Add CUDA process checkpointing helpers by kkraus14 · Pull Request #1983 · NVIDIA/cuda-python

kkraus14 · 2026-04-28T16:19:57Z

Summary

add a dedicated cuda.core.checkpoint module for CUDA process checkpointing APIs while keeping cuda.core.system focused on CUDA system/NVML capabilities
expose a narrow runtime API via checkpoint.Process(pid): read-only pid, state, restore_thread_id, lock, checkpoint, restore, and unlock
keep the checkpoint module public surface limited to Process; the state return type lives in cuda.core.typing.ProcessStateT and is rendered in the private API docs
map Process.state from the CUDA driver CUprocessState enumerators rather than raw integer values
support restore-time GPU UUID remapping using either driver CUuuid values or Device.uuid strings; migration docs and tests now describe the stricter kernel-mode-driver visibility requirement rather than user-space CUDA visibility
document the coordinator/target-process model, Linux permission requirements such as CAP_SYS_PTRACE, the CRIU/CPU-process-image boundary, restore-thread requirement, and persistence mode/cuInit restore requirement
validate checkpoint API availability lazily and cache the successful check, covering the cuda-bindings version, required binding symbols, and CUDA driver version
consolidate checkpoint driver call handling in one boundary that translates missing checkpoint symbols and unsupported checkpoint CUDA results into a checkpoint-specific RuntimeError
re-enable checkpoint driver coverage in CI by running driver-backed lifecycle tests in isolated coordinator/target subprocess scenarios with parent-side timeouts; migration tests skip when the CUDA device view is masked because the mapping cannot be proven KMD-complete

Testing

git commit -S pre-commit hooks: ruff, formatting, SPDX, whitespace, RST, and related checks passed
git diff --check
pixi run ruff check cuda_core/cuda/core/checkpoint.py cuda_core/tests/test_checkpoint.py (All checks passed)
pixi run --manifest-path cuda_core pytest cuda_core/tests/test_checkpoint.py cuda_core/tests/test_typing_imports.py (10 passed, 6 skipped)
pixi run --manifest-path cuda_core -e docs docs-build-latest (Sphinx build succeeded)
previous broader local run: pixi run --manifest-path cuda_core pytest cuda_core/tests --ignore=cuda_core/tests/cython (2798 passed, 352 skipped, 2 failed)

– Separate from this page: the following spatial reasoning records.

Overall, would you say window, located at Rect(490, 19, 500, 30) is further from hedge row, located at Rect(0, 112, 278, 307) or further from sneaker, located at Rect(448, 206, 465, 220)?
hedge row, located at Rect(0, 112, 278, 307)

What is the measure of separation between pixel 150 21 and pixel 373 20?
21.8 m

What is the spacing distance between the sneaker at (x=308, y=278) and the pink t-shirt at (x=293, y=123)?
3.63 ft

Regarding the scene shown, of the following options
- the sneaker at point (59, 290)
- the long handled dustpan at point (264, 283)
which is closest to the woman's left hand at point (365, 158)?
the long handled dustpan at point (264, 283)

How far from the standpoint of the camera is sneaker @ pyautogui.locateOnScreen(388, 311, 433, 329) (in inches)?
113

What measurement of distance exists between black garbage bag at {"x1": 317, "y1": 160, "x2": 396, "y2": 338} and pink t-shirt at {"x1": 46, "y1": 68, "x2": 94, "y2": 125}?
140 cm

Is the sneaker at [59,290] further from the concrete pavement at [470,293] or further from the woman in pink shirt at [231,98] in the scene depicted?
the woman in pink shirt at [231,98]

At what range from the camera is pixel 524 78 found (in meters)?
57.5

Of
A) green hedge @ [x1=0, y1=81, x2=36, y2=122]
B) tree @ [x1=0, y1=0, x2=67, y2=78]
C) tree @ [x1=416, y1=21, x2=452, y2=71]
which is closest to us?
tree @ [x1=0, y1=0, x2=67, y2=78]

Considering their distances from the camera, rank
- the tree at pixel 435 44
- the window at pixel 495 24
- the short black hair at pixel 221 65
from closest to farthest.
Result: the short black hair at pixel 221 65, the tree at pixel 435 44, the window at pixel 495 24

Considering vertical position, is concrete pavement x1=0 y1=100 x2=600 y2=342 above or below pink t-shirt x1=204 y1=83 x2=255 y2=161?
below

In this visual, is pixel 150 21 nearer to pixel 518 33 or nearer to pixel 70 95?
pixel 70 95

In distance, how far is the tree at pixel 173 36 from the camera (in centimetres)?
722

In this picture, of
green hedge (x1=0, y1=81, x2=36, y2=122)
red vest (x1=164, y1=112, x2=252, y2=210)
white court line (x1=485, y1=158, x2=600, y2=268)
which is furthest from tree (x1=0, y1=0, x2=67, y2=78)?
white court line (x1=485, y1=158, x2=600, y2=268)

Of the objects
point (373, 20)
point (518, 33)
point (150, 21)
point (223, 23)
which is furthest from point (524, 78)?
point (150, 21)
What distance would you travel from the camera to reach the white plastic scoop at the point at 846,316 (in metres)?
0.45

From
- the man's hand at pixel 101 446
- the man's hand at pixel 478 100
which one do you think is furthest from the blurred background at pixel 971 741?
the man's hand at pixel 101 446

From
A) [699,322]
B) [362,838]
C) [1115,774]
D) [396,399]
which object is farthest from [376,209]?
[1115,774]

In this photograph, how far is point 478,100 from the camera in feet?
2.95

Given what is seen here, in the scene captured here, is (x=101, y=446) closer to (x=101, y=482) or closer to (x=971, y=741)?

The two Python-suite failures in the broader run are existing local NVML/system environment failures and are not related to this checkpointing change:

cuda_core/tests/system/test_system_device.py::test_get_inforom_version returns an empty InfoROM board part number locally.
cuda_core/tests/system/test_system_system.py::test_get_process_name hits an NVML UTF-8 decode error locally.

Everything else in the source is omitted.